__Task requirements__.
A. Can you reproduce the similarity-measures text between "The above measures" and "two binary codes.", inclusive, substituting "bit strings" for "binary codes"?
B. In the similarity-measures text, answer the following:
(i) Who first proposed the Dice coefficient?
(ii) What is the Hamming distance between 1,101,101 and 1,001,001?
(iii) Which edit operations does the Levenshtein distance count?

__Supplied text__.
■ ■ ■

3.9 Dice Coefficient

It was first proposed by Dice [106]. The Dice coefficient measure is similar to the extended Jaccard measure, which is used to measure the similarity of two sets. Since a string can be understood as a set, the Dice distance can also be used to measure the similarity of strings [107]. It is defined as

$$d_{{{\text{dic}}}} = \frac{{2x_{i}^{{\text{T}}} \cdot x_{j} }}{{\left\| {x_{i} } \right\|^{2} + \left\| {x_{j} } \right\|^{2} }}$$
(9)

3.10 Hamming Distance

The above measures are suitable for the data samples being clustered into the static numeric variable, but for the sequences of characters, the similarity is used to measure the following two metrics. Hamming first introduced this concept in the basic paper on error detection and correction code [108, 109]. It is used to measure the similarity between two binary codes.

Hamming distance represents the number of different characters in the corresponding position of two (same length) strings. For example, the Hamming distance between 1,101,101 and 1,001,001 is 2.

3.11 Levenshtein Distance

For equal-length strings, which can be encoded in each letter by one-hot, the Mahalanobis distance or European distance can be used to measure the similarity. However, for the similarity of two non-equal-length strings or arrays, they need to be calculated by edit distance, which is often called the Levenshtein distance [110]. It is defined as the minimum number of edits required for one of two strings to be converted to another [111]. The edit operation includes replacing a character with another character, inserting a character, or deleting a character. In general, the smaller the edit distance, the greater the similarity between the two strings.

The Levenshtein distance equation is defined as follows:

$$lev_{a,b} \left( {i,j} \right) = \left\{ {\begin{array}{*{20}l} {\max (i,j),{\text{if}}\min (i,j) = 0} \hfill & {} \hfill \\ {\min \left\{ \begin{gathered} lev_{a,b} \left( {i - 1,j} \right) + 1 \hfill \\ lev_{a,b} \left( {i,j - 1} \right) + 1 \hfill \\ lev_{a,b} \left( {i - 1,j - 1} \right) + 1 \hfill \\ \end{gathered} \right.,} \hfill & {{\text{otherwise}}} \hfill \\ \end{array} } \right.$$
(10)

where \(a\) and \(b\) are two arrays (string), \(i\) and \(j\) are the array subscript label.

3.12 Dynamic Time Warping

Dynamic Time Warping (DTW) [28] is an algorithm to measure the similarity among time series. In general, this method, by stretching and compressing a time series, allows a computer to find an optimal match method between two given sequences within certain constraints. It has the advantage of allowing a point to map to multiple points in another sequence. Thus, the DTW distance allows for a more intuitive distance measure for time series that have similar shapes but are not aligned in time. Given two time series: \(T = \left\{ {t_{1} ,t_{2} , \cdots ,t_{N} } \right\},N \in R\) and \(S = \left\{ {s_{1} ,s_{2} , \cdots ,s_{M} } \right\},M \in R\). The warping path is denoted as \(W = w_{1} ,w_{2} ,...,w_{k} ,...,w_{n}\), and \(w_{l} = \left( {p_{1} ,p_{2} , \cdots p_{K} } \right),K \in \left[ {\max (N,M),N + M - 1} \right]\), the elements \(p_{k} = (a_{l} ,b_{l} ) \in \left[ {1:N} \right] \times \left[ {1:M} \right],k \in K\). Three other conditions should be met [112]:

  1. (1)

■ ■ ■

__Data under study__.
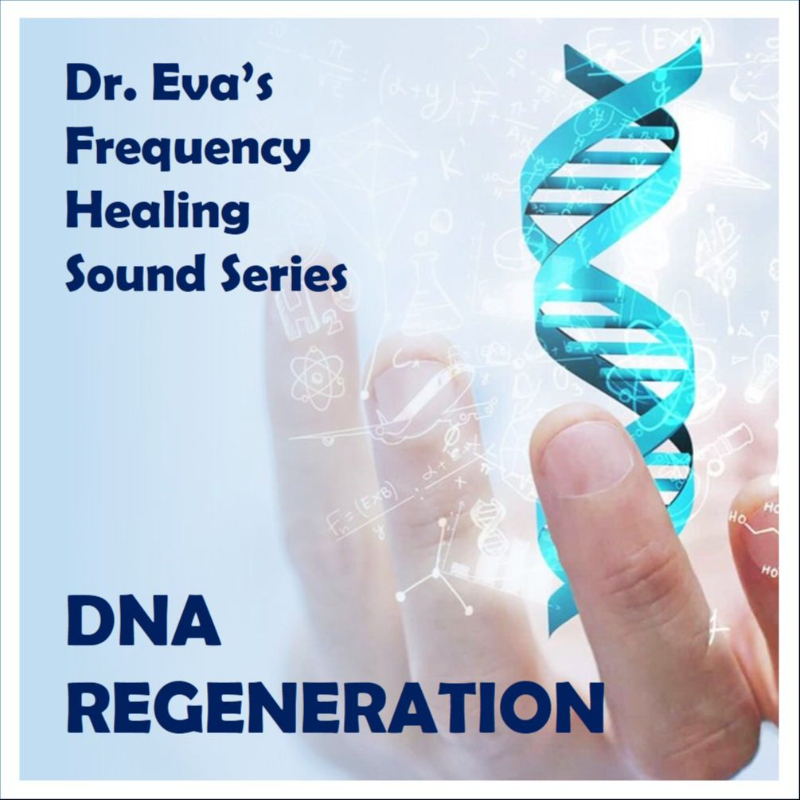 Dr. Eva's Frequency Healing Sound Series

DNA REGENERATION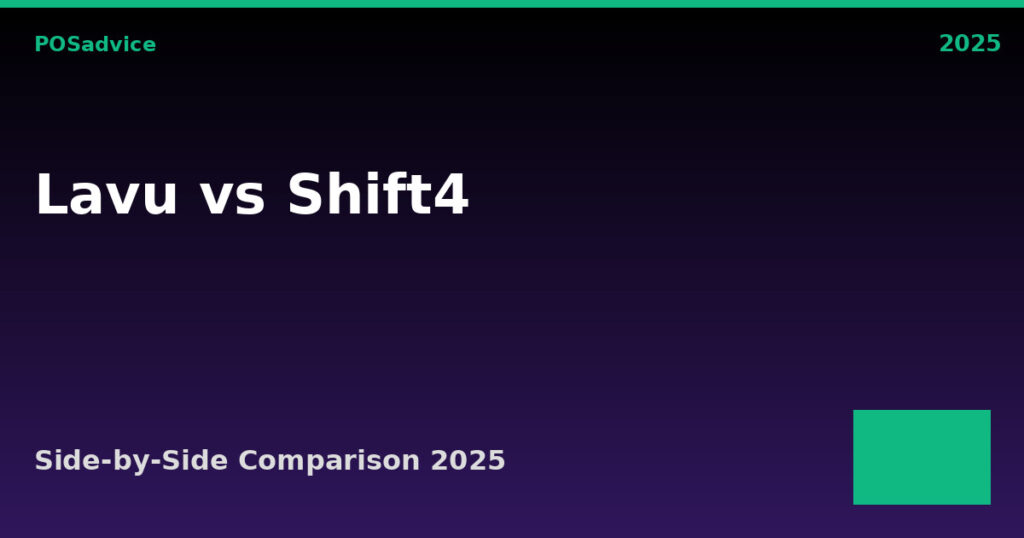 POSadvice

2025

Lavu vs Shift4

Side-by-Side Comparison 2025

■ ■ ■

__Answers to each task__.
A.
The above measures are suitable for the data samples being clustered into the static numeric variable, but for the sequences of characters, the similarity is used to measure the following two metrics. Hamming first introduced this concept in the basic paper on error detection and correction code [108, 109]. It is used to measure the similarity between two bit strings.

B.
(i) Dice.
(ii) 2.
(iii) Replacing a character with another character, inserting a character, and deleting a character.